■ Problem 1
Answer these questions from the review of Mr. Robot.
(a) What is the name of the digital security firm where Elliot works?
(b) Which actor plays Mr. Robot?
(c) Which real person does the show reference early on?
■ Problem 2
Rewrite the part of the Mr. Robot review that opens with the words "Our hero unreliably" and closes with "down the toilet.", replacing "fix-it drone" with "repair technician".
■ Problem 3
Continue the review of Mr. Robot from where it stops.

Elliot Alderson (Rami Malek) is a Hollywood dream of a genius, a young man who’s tormented and introverted in a sexily photogenic fashion that invites the audience’s self-flattering identification—the kind of guy who women are usually thinking of when they claim to be attracted to nerds or bookish loner types. Elliot is insane, but that’s easy to overlook, as Mr. Robot frequently does, until its acknowledgement is necessary for springing twists that are intentionally discernable from the first episode.
Our hero unreliably narrates Mr. Robot, speaking directly to us as if we’re another of his hallucinations. It’s a witty touch, though it’d be wittier if it weren’t so nakedly cribbed from Fight Club. Elliot explains to us his job as a fix-it drone at a digital security firm, Allsafe, whose existence is dependent on the patronage of an über-conglomerate called Evil Corporation, which stands in for all the real companies that trash the environment, bribe mercenary congressmen and women, employ global slave labor, and all-around profit from flushing the world down the toilet.
But Elliot has a secret identity: He’s a brilliant hacker extraordinaire who plays Robin Hood in his spare time, exposing exploiters to the public for who they truly are. Elliot’s masterpiece is intended to be the destruction of Evil Corp.’s financial records, which are so vast as to comprise a significant portion of the world’s constraining debt system. We’re told that this act of sabotage could hit a restart button on social inequality. Elliot’s collaborators are a group of spunky techno-wizards who’re led by Mr. Robot (Christian Slater), the Morpheus to Elliot’s Neo, the Tyler Durden to his narrator.
Mr. Robot dutifully namechecks the hot topics necessary for fashioning a hip, relevant takedown of the contemporary surveillance state, which is presided over by a barely obscured oligarchy that relies on debt and media distraction as means for keeping the exploited dazed and marginalized. Julian Assange is referenced early on, as is the principle of the “one percent.” Apple, Google, and Occupation Wall Street receive their respective condemnations or shout-outs.

■ Data block
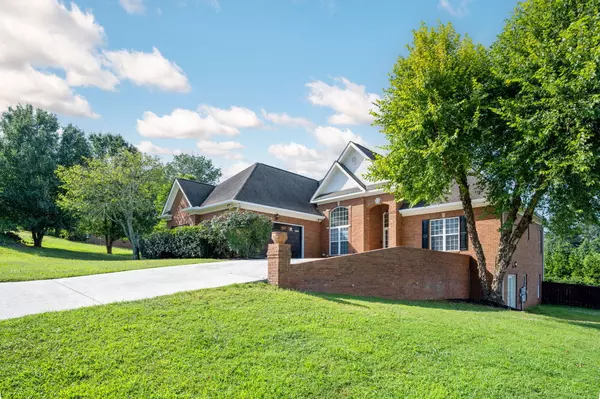 Ooltewah, TN 37363,9836 Leslie Sandidge DR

■ Answer area 1
(a) Allsafe
(b) Christian Slater
(c) Julian Assange

■ Answer area 2
Our hero unreliably narrates Mr. Robot, speaking directly to us as if we’re another of his hallucinations. It’s a witty touch, though it’d be wittier if it weren’t so nakedly cribbed from Fight Club. Elliot explains to us his job as a repair technician at a digital security firm, Allsafe, whose existence is dependent on the patronage of an über-conglomerate called Evil Corporation, which stands in for all the real companies that trash the environment, bribe mercenary congressmen and women, employ global slave labor, and all-around profit from flushing the world down the toilet.

■ Answer area 3
The season’s climax rues the corporatization of Times Square (ripping off Vanilla Sky in the process), and, by extension, much of the civilized world. There’s a post-coital lament over the disappearance of the middle class, as lovers look down upon a vast NYC cityscape from a wealthy high-rise. A character is mocked for liking “George Bush’s decision points” on Facebook. Most anyone who fails to embrace poverty as a religious rejection of The Man and his baubles is equated to a cipher.
Mr. Robot’s patchwork edginess, so belabored and desperate, is awfully eager to please. Like Fight Club, or other self-pleased fantasies spun from a place of self-conscious privilege, the series also resents “the common man” nearly as much as the overruling entities it villainizes do. It’s beyond the program to exhibit much empathy for the intense terror and need that poorness breeds (thusly yielding complacency), because it’s preoccupied with fetishizing poverty as a no-stakes fashion statement.
Elliot is broke and lives in an empty hovel of an apartment, but the setting is so relentlessly art-directed (abounding in rich Fincher-ish greens and blacks) as to evade a visceral impression of squalor. This is the sort of sprawling domicile that wannabe aspiring artists, who have never actually wanted for a meal, dream of living in upon their arrival in a big city. And it comes complete with an obliging gorgeous neighbor, Shayla (Frankie Shaw), who is, of course, in love with Elliot, batting him pixie eyes while selling him designer drugs at a reasonable price.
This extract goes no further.